The pictures don't do justice. I really like them - I think it is very subtle and still retains the qualities of titanium.

Excellent work.

Mohan


----------



## theslippyslug

update with some splash ano stuff...


----------



## kaichu dento

What is the approximate price range for single color or splash finishes and how well do they hold up to abuse?


----------



## nbp

Now I want a whole light done. 

Dang it, you guys are terrible influences!


----------



## theslippyslug

kaichu dento said:


> ...how well do they hold up to abuse?



I don't have any anodized Ti lights that have been subjected to any abuse but I have carried the sapphire in my pocket most days and the finish shows no sign of wear

The sample strips I am using to test different techniques are a soft Ti and they have to be sanded with a coarse grit to remove the finish - this is essentially removing a thin layer of the metal and not something most Ti lights would need to deal with!

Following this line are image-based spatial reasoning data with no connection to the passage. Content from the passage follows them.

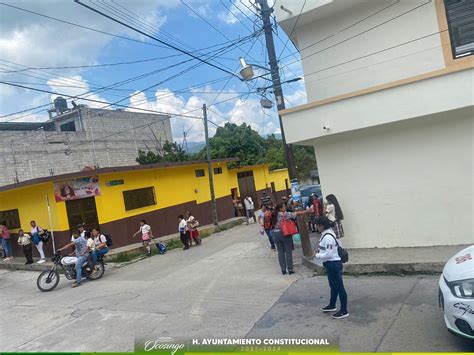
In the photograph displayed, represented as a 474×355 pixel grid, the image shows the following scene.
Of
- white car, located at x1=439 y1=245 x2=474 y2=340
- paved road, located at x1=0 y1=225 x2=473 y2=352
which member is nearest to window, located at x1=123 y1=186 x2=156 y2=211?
paved road, located at x1=0 y1=225 x2=473 y2=352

edit - ...your pm box is full so I can't pm you about prices


----------



## Mattaus

Those splash finishes at the bottom of the original post are very cool...you only do Titanium or would you be willing to do Aluminium stuff as well?


----------



## theslippyslug

Mattaus said:


> Those splash finishes at the bottom of the original post are very cool...you only do Titanium or would you be willing to do Aluminium stuff as well?



Thanks! 

I only have a set-up to do titanium unfortunately...


----------



## Lampyris noctiluca

Great stuff, I love the 'tripped out frog-spawn' effect in the last photo!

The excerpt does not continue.